The Excellent Lombards

“Now then,” Aunt May Hill said. She rubbed her hands together, signaling readiness. Her fingers would not have fit into the lady’s gloves, but they were surprisingly thin. It seemed, even though it wasn’t true, that her lips, dry but fulsome, were for just a second turned up into something nearly like a smile. She appeared to be taller in her house and because she wasn’t wearing a hat or bandanna, an article that was always a part of her outside apparel, I could see her gray hair, which—and this was maybe the very strangest thing—was pulled back into a ponytail. May Hill with a little ponytail? I looked at Amanda, who was staring rudely at the beefy eyebrows. There was the broad, bony front, May Hill flat-chested, May Hill thin in some parts but she had a thick middle, her jeans zipping up snugly over the swell of the stomach, those jeans snapping halfway up her rib cage. You didn’t want to think about that middle part of her, or her wide, flat bottom. Gloria naturally should find someone to love but you’d never, ever think so about Aunt May Hill. My father always said she wasn’t a misfit, that no one should ever have called her by that cruel name. Whatever she was, I might tell him, she had a ponytail.

She walked back and forth, inspecting her showcase items, touching some of the books, wondering, it seemed, where to start. Although we had made a list of questions according to Mrs. Kraselnik’s specifications we didn’t remember any of them, nor did we recall that the instructions were in my pocket, or that I had a notepad and pen in my hand.

From the far table she picked up a small clothbound book. “The diary,” she murmured, “of Elizabeth Morrow Lombard.” She smoothed the first page before she looked at us. “Do you know who that is?”

We did not. We knew nothing.

She stood blinking, considering how to explain any of her card tables to people such as us. “Elizabeth was the cousin of your great-great-great-grandmother,” she said slowly, “born in 1801 in New Hampshire.” May Hill didn’t have a lisp exactly, but there was a slushiness when she hit an s or a th, which no one had ever mentioned. She lifted a pair of glasses that hung around her neck by a shoelace, set them on her nose, and began to read so quietly we had to sit forward.

I cannot recall a more dreary June, the dampness will be the death of us. Father has taken the two ponies off to Mr. Harding in hopes of a fair trade for a pair of oxen. I am desolate without Mother, and Cudworth is too sick to be of any use.

First of all, Cudworth? And second, was it possible that in real life May Hill was reading to us? Again, I couldn’t think how such a thing had happened. As she read on about Elizabeth’s day scrubbing the kettle and weeding the turnips and airing the bedding, you might have thought May Hill was in the middle of a murder mystery. She was glued to the page, and her voice, so quiet at first, was getting louder. Her energy made me feel sick once more, as if somehow my stomach had become the eardrum, the words going straight to that sensitive place, and also, it was as if her excitement was something sad. Amanda was slouching in her chair and swinging her legs. It almost seemed—almost—that May Hill was nothing but a regular old lady. Someone pitiful who lived alone, who had nothing to care about but the diary of a pioneer. What if she had brought out the card tables in order to make the displays just for us? That notion was a heavy sinking thing, something I didn’t want, something I was trying to forget—but wait! Suddenly there was an Indian in Elizabeth Lombard’s house. An old-fashioned redskin in a loincloth. Amanda stopped the swinging. I sat up straight. “The smell was terrible,” May Hill was reading. “He looked weak, his chest frail, but his eyes were blazing at me with hatred.” There followed three sentences in which Elizabeth Lombard snatched an ax and brained that savage.

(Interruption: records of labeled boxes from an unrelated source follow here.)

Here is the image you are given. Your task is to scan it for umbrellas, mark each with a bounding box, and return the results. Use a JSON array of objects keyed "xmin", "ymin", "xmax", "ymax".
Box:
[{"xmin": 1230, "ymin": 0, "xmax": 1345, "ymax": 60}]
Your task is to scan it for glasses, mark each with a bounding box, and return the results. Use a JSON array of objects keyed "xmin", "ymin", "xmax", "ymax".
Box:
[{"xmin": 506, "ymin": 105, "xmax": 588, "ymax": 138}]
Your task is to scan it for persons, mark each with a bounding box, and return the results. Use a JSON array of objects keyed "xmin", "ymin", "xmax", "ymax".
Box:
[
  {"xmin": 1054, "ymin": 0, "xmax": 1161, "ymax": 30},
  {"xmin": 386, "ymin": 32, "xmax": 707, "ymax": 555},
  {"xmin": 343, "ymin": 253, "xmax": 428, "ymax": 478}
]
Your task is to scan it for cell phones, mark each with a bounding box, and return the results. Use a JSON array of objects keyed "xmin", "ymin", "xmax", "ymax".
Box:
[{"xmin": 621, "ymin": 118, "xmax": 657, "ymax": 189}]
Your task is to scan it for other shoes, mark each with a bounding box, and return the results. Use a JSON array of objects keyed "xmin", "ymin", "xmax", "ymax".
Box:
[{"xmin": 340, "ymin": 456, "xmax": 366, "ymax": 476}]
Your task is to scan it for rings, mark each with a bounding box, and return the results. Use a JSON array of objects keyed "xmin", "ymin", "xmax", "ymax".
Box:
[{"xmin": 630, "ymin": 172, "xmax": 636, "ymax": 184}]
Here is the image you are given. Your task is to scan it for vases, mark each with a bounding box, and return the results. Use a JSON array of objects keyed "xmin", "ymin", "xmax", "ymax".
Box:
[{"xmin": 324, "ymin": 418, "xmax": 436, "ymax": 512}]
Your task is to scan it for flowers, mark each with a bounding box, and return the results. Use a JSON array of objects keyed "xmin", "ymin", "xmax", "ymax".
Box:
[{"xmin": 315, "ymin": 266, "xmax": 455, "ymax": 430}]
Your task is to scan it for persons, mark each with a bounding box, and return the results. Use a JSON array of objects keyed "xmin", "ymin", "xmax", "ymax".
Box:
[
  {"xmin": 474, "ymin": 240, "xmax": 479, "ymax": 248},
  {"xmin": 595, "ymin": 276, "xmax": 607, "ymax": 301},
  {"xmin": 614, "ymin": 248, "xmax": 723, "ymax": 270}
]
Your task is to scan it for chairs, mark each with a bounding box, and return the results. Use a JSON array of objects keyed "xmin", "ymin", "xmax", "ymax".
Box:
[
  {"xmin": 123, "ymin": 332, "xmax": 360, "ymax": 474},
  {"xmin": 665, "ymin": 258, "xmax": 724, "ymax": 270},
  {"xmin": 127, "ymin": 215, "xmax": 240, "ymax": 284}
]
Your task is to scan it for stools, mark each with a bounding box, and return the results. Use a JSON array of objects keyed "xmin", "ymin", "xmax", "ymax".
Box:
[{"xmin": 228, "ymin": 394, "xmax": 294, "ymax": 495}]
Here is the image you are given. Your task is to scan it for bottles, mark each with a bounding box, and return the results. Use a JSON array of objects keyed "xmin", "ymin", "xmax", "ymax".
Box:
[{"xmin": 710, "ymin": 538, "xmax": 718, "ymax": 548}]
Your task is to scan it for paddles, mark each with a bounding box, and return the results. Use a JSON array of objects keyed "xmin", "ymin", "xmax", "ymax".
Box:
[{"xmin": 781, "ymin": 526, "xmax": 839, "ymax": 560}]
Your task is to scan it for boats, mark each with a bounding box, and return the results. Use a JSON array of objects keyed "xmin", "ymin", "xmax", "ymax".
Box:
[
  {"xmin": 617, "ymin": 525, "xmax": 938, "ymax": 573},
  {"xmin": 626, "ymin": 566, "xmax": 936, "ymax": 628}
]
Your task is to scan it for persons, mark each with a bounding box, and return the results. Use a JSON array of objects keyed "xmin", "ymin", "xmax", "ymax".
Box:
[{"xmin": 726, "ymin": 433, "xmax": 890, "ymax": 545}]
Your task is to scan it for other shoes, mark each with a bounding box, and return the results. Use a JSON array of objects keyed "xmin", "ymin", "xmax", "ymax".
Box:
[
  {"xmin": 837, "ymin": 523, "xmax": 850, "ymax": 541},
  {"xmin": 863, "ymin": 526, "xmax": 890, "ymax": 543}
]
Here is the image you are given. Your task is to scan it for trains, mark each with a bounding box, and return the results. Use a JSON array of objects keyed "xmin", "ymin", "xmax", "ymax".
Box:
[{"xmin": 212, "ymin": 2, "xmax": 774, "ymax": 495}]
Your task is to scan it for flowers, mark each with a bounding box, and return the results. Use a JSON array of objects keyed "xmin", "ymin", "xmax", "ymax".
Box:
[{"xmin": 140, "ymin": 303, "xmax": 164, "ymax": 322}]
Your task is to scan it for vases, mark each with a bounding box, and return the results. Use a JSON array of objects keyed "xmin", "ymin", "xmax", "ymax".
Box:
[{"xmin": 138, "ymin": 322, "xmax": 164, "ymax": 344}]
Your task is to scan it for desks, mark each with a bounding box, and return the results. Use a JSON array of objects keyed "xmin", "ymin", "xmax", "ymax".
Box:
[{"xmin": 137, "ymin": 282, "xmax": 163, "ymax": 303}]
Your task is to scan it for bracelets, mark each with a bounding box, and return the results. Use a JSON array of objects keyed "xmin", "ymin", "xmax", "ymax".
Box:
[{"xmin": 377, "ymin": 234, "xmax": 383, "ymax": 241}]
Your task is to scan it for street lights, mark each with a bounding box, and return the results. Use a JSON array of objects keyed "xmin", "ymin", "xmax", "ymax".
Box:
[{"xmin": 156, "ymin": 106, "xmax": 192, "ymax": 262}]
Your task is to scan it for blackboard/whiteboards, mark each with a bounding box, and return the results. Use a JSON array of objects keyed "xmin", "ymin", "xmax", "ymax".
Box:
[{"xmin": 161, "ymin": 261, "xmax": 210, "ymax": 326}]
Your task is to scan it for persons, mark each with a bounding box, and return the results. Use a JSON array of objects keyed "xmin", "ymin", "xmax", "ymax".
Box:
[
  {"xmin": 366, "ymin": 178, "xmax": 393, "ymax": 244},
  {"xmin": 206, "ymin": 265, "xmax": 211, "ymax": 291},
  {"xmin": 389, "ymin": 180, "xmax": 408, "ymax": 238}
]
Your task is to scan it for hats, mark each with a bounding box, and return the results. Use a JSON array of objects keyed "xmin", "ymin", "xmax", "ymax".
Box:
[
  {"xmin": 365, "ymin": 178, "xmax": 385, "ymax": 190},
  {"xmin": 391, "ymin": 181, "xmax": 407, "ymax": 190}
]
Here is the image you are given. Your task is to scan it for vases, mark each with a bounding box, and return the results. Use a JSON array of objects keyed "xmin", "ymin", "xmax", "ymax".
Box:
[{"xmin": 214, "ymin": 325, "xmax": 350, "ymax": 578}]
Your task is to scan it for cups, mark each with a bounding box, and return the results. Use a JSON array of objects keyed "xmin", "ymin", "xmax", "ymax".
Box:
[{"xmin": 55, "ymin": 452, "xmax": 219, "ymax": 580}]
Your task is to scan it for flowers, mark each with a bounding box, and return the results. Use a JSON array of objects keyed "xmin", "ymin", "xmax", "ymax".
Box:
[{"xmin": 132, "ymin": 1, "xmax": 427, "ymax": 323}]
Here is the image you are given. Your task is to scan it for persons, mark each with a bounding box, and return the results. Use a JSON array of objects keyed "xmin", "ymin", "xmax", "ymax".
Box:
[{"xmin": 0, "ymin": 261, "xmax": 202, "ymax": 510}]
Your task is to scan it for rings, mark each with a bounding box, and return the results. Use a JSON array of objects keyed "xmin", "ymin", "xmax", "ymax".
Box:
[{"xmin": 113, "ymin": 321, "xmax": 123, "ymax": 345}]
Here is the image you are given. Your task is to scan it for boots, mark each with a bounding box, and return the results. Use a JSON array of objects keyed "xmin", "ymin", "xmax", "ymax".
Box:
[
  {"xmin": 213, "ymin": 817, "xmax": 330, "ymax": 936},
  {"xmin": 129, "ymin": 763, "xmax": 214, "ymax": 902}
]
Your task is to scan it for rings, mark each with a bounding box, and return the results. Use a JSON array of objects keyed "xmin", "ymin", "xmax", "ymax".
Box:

We both covered our mouths. May Hill looked up and that time I was sure of it, certain she was smiling at me. It wasn’t a large goofy grin or a pretty showing of teeth, but instead a smile of satisfaction, of having expertly accomplished a task. Her blue eyes, which were ordinarily cast down, were wide, those eyes asking the question, What do you think of that!

“The bleeding on Mother’s braided rug was something awful,” she read, “and I could not help but think, with the swiftness of the death, and what I could see was an easy acquiescence, that he had been ill, that he’d been feverish.”

I lifted my feet from the rug because if it was the very same rug that had absorbed the Native American’s blood, then, as we’d been taught in school, you should not ever touch someone else’s bodily fluids, wet or dry, because of AIDS.